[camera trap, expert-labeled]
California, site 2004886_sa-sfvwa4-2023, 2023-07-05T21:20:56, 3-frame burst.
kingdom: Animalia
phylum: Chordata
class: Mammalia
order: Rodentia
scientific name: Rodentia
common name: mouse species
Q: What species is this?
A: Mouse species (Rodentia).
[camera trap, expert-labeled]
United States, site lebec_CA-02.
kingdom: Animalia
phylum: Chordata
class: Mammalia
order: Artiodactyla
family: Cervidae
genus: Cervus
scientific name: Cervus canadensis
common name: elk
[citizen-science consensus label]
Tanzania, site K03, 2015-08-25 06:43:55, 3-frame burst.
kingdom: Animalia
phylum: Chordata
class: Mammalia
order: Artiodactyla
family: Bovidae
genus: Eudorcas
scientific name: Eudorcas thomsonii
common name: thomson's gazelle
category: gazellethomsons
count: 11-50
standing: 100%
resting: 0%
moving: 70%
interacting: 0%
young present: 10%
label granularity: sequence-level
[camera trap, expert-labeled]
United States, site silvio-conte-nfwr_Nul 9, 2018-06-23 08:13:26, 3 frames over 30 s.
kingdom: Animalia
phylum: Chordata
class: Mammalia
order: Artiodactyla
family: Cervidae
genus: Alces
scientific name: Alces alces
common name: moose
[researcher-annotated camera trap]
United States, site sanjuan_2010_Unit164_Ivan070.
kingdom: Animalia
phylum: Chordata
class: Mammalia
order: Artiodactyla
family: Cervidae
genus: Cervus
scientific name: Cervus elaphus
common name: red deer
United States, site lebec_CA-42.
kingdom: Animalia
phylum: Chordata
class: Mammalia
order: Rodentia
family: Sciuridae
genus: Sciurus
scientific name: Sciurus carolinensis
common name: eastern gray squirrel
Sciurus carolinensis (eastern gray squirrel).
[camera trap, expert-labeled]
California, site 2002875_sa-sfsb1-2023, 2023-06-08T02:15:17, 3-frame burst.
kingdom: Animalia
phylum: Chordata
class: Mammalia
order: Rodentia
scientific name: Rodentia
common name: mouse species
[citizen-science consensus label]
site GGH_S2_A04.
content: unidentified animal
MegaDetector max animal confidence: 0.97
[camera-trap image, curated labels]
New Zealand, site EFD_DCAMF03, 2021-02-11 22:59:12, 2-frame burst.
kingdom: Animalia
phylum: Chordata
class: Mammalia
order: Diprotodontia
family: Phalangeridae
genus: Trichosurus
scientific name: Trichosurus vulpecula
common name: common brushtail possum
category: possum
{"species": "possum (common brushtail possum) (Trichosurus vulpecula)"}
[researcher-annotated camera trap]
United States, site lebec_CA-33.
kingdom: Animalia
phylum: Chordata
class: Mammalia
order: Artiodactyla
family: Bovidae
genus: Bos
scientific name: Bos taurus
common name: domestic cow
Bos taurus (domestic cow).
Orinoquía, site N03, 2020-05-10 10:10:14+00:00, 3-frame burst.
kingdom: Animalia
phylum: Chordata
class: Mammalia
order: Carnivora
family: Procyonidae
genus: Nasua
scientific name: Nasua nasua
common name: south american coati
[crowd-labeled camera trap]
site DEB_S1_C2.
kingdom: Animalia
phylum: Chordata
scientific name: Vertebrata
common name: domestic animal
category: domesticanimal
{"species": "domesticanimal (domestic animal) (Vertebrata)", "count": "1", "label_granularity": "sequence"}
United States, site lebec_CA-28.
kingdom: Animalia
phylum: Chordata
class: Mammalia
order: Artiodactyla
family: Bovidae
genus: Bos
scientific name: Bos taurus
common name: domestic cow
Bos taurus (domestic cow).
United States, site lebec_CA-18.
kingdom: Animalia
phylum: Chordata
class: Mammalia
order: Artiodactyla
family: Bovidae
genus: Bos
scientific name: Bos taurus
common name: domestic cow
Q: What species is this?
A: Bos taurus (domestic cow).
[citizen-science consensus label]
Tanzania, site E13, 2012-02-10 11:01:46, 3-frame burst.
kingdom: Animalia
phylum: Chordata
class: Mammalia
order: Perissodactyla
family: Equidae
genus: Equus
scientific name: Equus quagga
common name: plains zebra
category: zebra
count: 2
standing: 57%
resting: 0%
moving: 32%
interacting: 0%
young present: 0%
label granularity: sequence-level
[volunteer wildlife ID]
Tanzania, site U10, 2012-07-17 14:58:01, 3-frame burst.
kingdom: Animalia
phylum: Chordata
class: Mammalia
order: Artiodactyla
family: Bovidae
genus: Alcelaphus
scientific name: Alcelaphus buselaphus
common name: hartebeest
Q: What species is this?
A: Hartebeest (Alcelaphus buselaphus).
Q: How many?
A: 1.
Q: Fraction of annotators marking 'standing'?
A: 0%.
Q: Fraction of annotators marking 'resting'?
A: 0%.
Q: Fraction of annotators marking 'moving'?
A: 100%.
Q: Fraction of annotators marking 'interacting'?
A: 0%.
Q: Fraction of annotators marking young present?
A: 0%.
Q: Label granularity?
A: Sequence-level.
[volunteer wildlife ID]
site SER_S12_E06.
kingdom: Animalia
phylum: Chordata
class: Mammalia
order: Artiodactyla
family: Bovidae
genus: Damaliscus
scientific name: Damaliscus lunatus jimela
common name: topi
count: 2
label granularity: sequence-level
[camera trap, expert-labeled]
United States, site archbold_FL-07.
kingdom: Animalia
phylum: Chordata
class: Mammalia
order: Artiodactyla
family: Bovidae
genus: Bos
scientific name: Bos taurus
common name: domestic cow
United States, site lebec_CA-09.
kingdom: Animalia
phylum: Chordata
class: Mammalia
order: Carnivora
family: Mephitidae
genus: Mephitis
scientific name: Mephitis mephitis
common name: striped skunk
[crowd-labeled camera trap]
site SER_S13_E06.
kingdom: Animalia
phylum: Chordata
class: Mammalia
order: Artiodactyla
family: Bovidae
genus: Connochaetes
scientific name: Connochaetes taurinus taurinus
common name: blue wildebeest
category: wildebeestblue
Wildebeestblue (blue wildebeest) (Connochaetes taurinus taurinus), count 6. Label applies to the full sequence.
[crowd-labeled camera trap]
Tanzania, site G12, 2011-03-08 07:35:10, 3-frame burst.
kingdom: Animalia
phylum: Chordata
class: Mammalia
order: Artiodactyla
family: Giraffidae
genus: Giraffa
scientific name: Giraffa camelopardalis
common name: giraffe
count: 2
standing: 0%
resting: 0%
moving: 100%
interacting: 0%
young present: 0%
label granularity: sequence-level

- WHAT IS REQUIRED
Type out the material again, matching every line.

- EXERCISE RESULT
[camera trap, expert-labeled]
California, site 2004886_sa-sfvwa4-2023, 2023-07-05T21:20:56, 3-frame burst.
kingdom: Animalia
phylum: Chordata
class: Mammalia
order: Rodentia
scientific name: Rodentia
common name: mouse species
Q: What species is this?
A: Mouse species (Rodentia).
[camera trap, expert-labeled]
United States, site lebec_CA-02.
kingdom: Animalia
phylum: Chordata
class: Mammalia
order: Artiodactyla
family: Cervidae
genus: Cervus
scientific name: Cervus canadensis
common name: elk
[citizen-science consensus label]
Tanzania, site K03, 2015-08-25 06:43:55, 3-frame burst.
kingdom: Animalia
phylum: Chordata
class: Mammalia
order: Artiodactyla
family: Bovidae
genus: Eudorcas
scientific name: Eudorcas thomsonii
common name: thomson's gazelle
category: gazellethomsons
count: 11-50
standing: 100%
resting: 0%
moving: 70%
interacting: 0%
young present: 10%
label granularity: sequence-level
[camera trap, expert-labeled]
United States, site silvio-conte-nfwr_Nul 9, 2018-06-23 08:13:26, 3 frames over 30 s.
kingdom: Animalia
phylum: Chordata
class: Mammalia
order: Artiodactyla
family: Cervidae
genus: Alces
scientific name: Alces alces
common name: moose
[researcher-annotated camera trap]
United States, site sanjuan_2010_Unit164_Ivan070.
kingdom: Animalia
phylum: Chordata
class: Mammalia
order: Artiodactyla
family: Cervidae
genus: Cervus
scientific name: Cervus elaphus
common name: red deer
United States, site lebec_CA-42.
kingdom: Animalia
phylum: Chordata
class: Mammalia
order: Rodentia
family: Sciuridae
genus: Sciurus
scientific name: Sciurus carolinensis
common name: eastern gray squirrel
Sciurus carolinensis (eastern gray squirrel).
[camera trap, expert-labeled]
California, site 2002875_sa-sfsb1-2023, 2023-06-08T02:15:17, 3-frame burst.
kingdom: Animalia
phylum: Chordata
class: Mammalia
order: Rodentia
scientific name: Rodentia
common name: mouse species
[citizen-science consensus label]
site GGH_S2_A04.
content: unidentified animal
MegaDetector max animal confidence: 0.97
[camera-trap image, curated labels]
New Zealand, site EFD_DCAMF03, 2021-02-11 22:59:12, 2-frame burst.
kingdom: Animalia
phylum: Chordata
class: Mammalia
order: Diprotodontia
family: Phalangeridae
genus: Trichosurus
scientific name: Trichosurus vulpecula
common name: common brushtail possum
category: possum
{"species": "possum (common brushtail possum) (Trichosurus vulpecula)"}
[researcher-annotated camera trap]
United States, site lebec_CA-33.
kingdom: Animalia
phylum: Chordata
class: Mammalia
order: Artiodactyla
family: Bovidae
genus: Bos
scientific name: Bos taurus
common name: domestic cow
Bos taurus (domestic cow).
Orinoquía, site N03, 2020-05-10 10:10:14+00:00, 3-frame burst.
kingdom: Animalia
phylum: Chordata
class: Mammalia
order: Carnivora
family: Procyonidae
genus: Nasua
scientific name: Nasua nasua
common name: south american coati
[crowd-labeled camera trap]
site DEB_S1_C2.
kingdom: Animalia
phylum: Chordata
scientific name: Vertebrata
common name: domestic animal
category: domesticanimal
{"species": "domesticanimal (domestic animal) (Vertebrata)", "count": "1", "label_granularity": "sequence"}
United States, site lebec_CA-28.
kingdom: Animalia
phylum: Chordata
class: Mammalia
order: Artiodactyla
family: Bovidae
genus: Bos
scientific name: Bos taurus
common name: domestic cow
Bos taurus (domestic cow).
United States, site lebec_CA-18.
kingdom: Animalia
phylum: Chordata
class: Mammalia
order: Artiodactyla
family: Bovidae
genus: Bos
scientific name: Bos taurus
common name: domestic cow
Q: What species is this?
A: Bos taurus (domestic cow).
[citizen-science consensus label]
Tanzania, site E13, 2012-02-10 11:01:46, 3-frame burst.
kingdom: Animalia
phylum: Chordata
class: Mammalia
order: Perissodactyla
family: Equidae
genus: Equus
scientific name: Equus quagga
common name: plains zebra
category: zebra
count: 2
standing: 57%
resting: 0%
moving: 32%
interacting: 0%
young present: 0%
label granularity: sequence-level
[volunteer wildlife ID]
Tanzania, site U10, 2012-07-17 14:58:01, 3-frame burst.
kingdom: Animalia
phylum: Chordata
class: Mammalia
order: Artiodactyla
family: Bovidae
genus: Alcelaphus
scientific name: Alcelaphus buselaphus
common name: hartebeest
Q: What species is this?
A: Hartebeest (Alcelaphus buselaphus).
Q: How many?
A: 1.
Q: Fraction of annotators marking 'standing'?
A: 0%.
Q: Fraction of annotators marking 'resting'?
A: 0%.
Q: Fraction of annotators marking 'moving'?
A: 100%.
Q: Fraction of annotators marking 'interacting'?
A: 0%.
Q: Fraction of annotators marking young present?
A: 0%.
Q: Label granularity?
A: Sequence-level.
[volunteer wildlife ID]
site SER_S12_E06.
kingdom: Animalia
phylum: Chordata
class: Mammalia
order: Artiodactyla
family: Bovidae
genus: Damaliscus
scientific name: Damaliscus lunatus jimela
common name: topi
count: 2
label granularity: sequence-level
[camera trap, expert-labeled]
United States, site archbold_FL-07.
kingdom: Animalia
phylum: Chordata
class: Mammalia
order: Artiodactyla
family: Bovidae
genus: Bos
scientific name: Bos taurus
common name: domestic cow
United States, site lebec_CA-09.
kingdom: Animalia
phylum: Chordata
class: Mammalia
order: Carnivora
family: Mephitidae
genus: Mephitis
scientific name: Mephitis mephitis
common name: striped skunk
[crowd-labeled camera trap]
site SER_S13_E06.
kingdom: Animalia
phylum: Chordata
class: Mammalia
order: Artiodactyla
family: Bovidae
genus: Connochaetes
scientific name: Connochaetes taurinus taurinus
common name: blue wildebeest
category: wildebeestblue
Wildebeestblue (blue wildebeest) (Connochaetes taurinus taurinus), count 6. Label applies to the full sequence.
[crowd-labeled camera trap]
Tanzania, site G12, 2011-03-08 07:35:10, 3-frame burst.
kingdom: Animalia
phylum: Chordata
class: Mammalia
order: Artiodactyla
family: Giraffidae
genus: Giraffa
scientific name: Giraffa camelopardalis
common name: giraffe
count: 2
standing: 0%
resting: 0%
moving: 100%
interacting: 0%
young present: 0%
label granularity: sequence-level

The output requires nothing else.